Greece's position on Turkey's European prospects was clear and there was no reason why it should affect bilateral relations, the Greek premier added, while denying that personal relations with his Turkish counterpart Recep Tayyip Erdogan were undergoing a crisis.
"Recently, Mr. Erdogan and myself had a conversation over the telephone, during which we may not have had agreement of views but the positions and arguments we express were understood," he said.
According to the Greek premier, the decision to suspend talks on eight chapters of the accession talks with Turkey sent a clear message, noting that the eight chapters would not be opened at all, while the remaining chapters might open but would not be closed.
Asked whether he planned to visit Turkey, Karamanlis said that the visit was outstanding and would be arranged via diplomatic channels and pointed out that Turkish Foreign Minister Abdullah Gul was expected to visit Athens soon, noting that Gul's visit had been postponed a few days earlier for purely technical reasons.
Noting that Greece had worked hard and long to ensure the now imminent accession of Bulgaria and Romania to the EU, the Greek prime minister said that this would make a decisive contribution to establishing stability and peace in the region.
He also emphasized Athens' political intent to gradually incorporate all the Balkan countries into united Europe.
In Serbia's case, Karamanlis said that he had discussed this country's European hopes with Serb Prime Minister Boris Tadic during their meeting in Brussels on Thursday.
He said that Greece was in favor of continuing EU enlargement but also pointed out the need to simultaneously make progress on processes to deepen Europe's unification.
The conviction was growing among European leaders that, following the arrest of process for ratifying a European Constitutional Treaty, they must now begin to seriously occupy themselves with revising European institutions and structures, Karamanlis said.
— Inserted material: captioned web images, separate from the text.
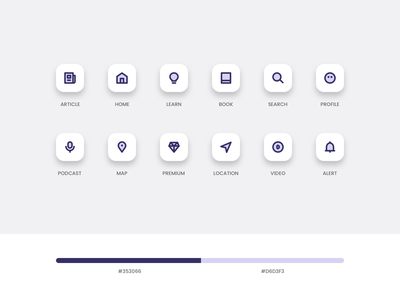 Icon Set ui flat set minimal app icon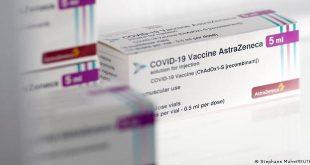 Vaccine COVID-19: AstraZeneca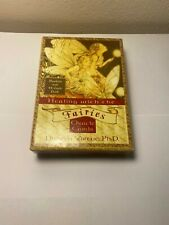 Healing with the Fairies Oracle Cards by Doreen Virtue (2001, Cards,Flash Cards)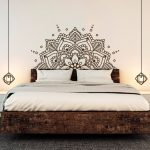 30 vintage bedroom wall decals design ideas to try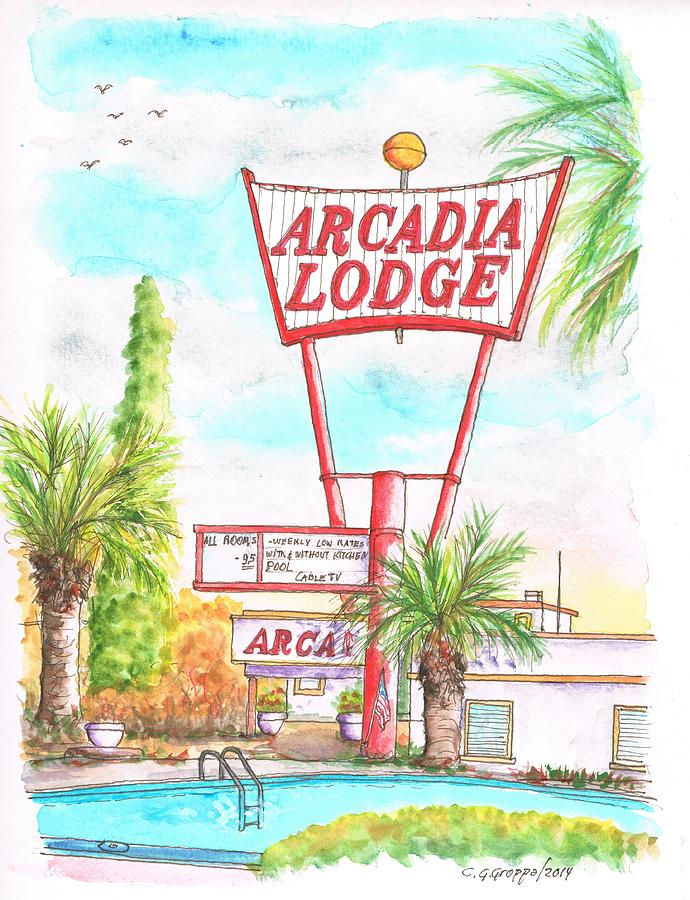 Arcadia Lodge In Route 66 Andy Devine Ave., Kingman, Arizona Painting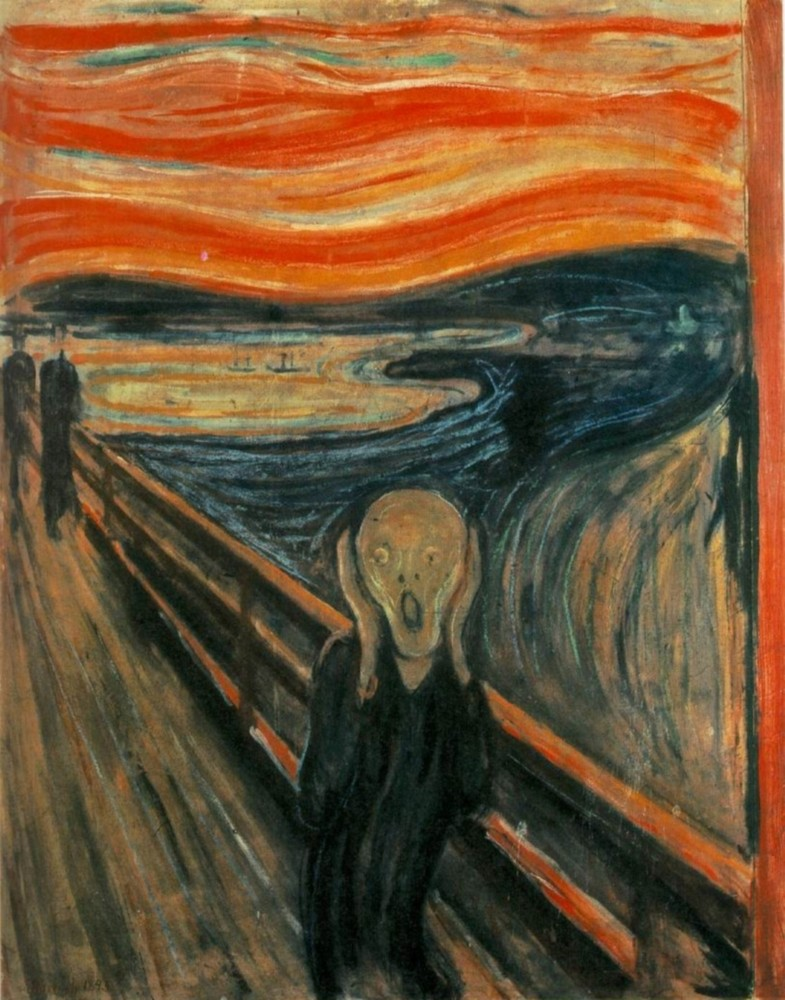 Edvard Munch - The Scream<small>© Wikimedia Commons / Edvard Munch / Public Domain</small>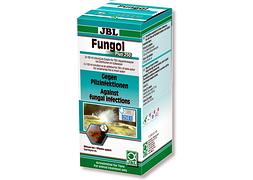 Лекарство JBL Fungol Plus 250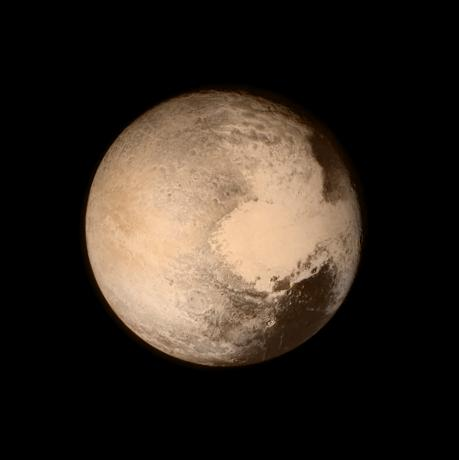 Pluto nearly fills the frame in this image from the Long Range Reconnaissance Imager (LORRI) aboard NASA's New Horizons spacecraft, taken on July 13, 2015. Picture via REUTERS
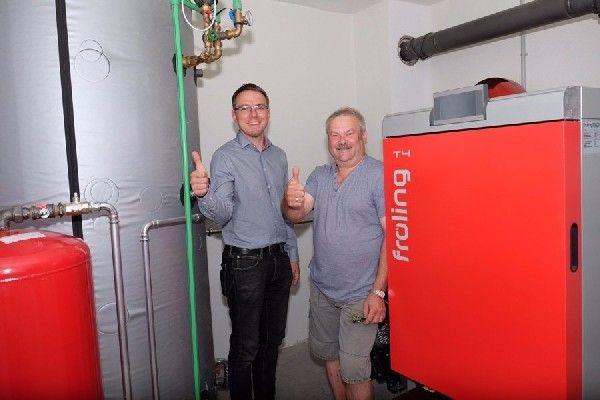 Biowärme für zwei Familien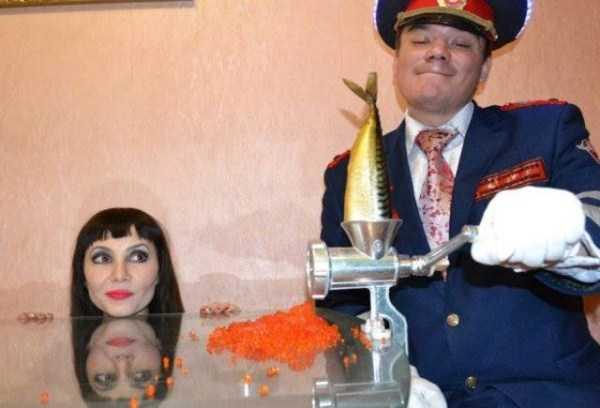 russia-crazy-pics (21)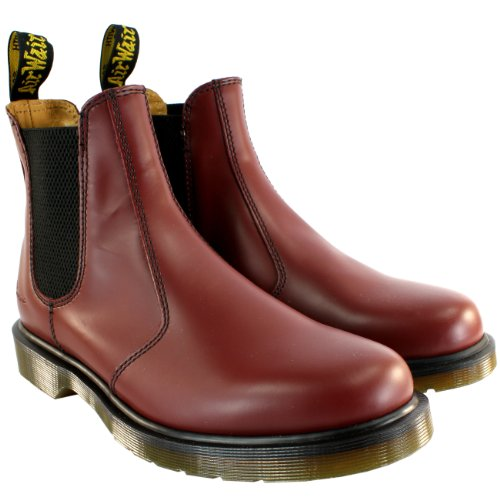 Womens Dr Martens Airwair Leather Chelsea Style Low Heel Ankle Boot - Red - 8 by Dr. Martens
On the other major issue discussed during the summit, that of controlling illegal migration, the Greek premier underlined Greece's particularly strong interest and pointed to a Greek proposal dating back to 2004 for creating a European coast guard force to police the EU's external borders.
He said that Greece was collaborating with its Mediterranean partners on this issue and expressed satisfaction that cooperation between member-states on dealing with illegal immigration was building up, step by step.